**What you will do:** Show each line of the records below that contains the string "further". Case matters.

**Raw records:**

....

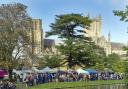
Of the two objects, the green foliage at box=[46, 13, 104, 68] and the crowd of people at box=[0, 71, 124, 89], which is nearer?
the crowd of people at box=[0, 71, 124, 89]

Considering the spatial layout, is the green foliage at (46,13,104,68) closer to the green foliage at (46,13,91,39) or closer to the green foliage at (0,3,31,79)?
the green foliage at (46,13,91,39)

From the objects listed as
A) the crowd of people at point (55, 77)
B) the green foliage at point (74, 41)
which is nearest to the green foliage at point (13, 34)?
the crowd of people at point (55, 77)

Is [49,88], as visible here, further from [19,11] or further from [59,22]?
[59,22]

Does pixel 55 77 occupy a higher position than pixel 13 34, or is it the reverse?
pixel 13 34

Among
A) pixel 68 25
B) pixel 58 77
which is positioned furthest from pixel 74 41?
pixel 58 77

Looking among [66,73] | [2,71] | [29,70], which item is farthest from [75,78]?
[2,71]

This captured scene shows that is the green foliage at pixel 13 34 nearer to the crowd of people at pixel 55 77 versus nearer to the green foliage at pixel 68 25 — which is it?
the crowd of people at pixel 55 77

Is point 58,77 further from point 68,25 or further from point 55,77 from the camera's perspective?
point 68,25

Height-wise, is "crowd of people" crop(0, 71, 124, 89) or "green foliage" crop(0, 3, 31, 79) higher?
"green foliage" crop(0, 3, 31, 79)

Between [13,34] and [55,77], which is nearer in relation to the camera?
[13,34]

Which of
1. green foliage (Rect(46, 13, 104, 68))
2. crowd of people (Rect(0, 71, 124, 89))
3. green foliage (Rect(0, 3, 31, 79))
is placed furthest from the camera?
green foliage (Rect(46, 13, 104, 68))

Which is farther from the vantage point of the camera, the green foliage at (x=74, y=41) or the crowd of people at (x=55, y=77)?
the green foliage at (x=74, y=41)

....

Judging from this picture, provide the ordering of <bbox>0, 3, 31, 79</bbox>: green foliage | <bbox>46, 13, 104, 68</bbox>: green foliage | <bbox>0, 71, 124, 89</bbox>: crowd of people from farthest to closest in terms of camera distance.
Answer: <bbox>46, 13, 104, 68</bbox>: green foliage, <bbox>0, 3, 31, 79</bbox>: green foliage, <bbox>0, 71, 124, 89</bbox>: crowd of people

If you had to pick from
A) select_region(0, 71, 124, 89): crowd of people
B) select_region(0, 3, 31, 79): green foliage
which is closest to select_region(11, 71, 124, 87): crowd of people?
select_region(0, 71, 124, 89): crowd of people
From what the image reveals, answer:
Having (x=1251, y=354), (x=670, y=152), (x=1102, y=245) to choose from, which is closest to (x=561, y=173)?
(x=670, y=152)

....

**Written response:**
Is [49,88], as visible here, further from [19,11] or further from [59,22]?
Is point 58,77 further from point 68,25 or further from point 55,77 from the camera's perspective?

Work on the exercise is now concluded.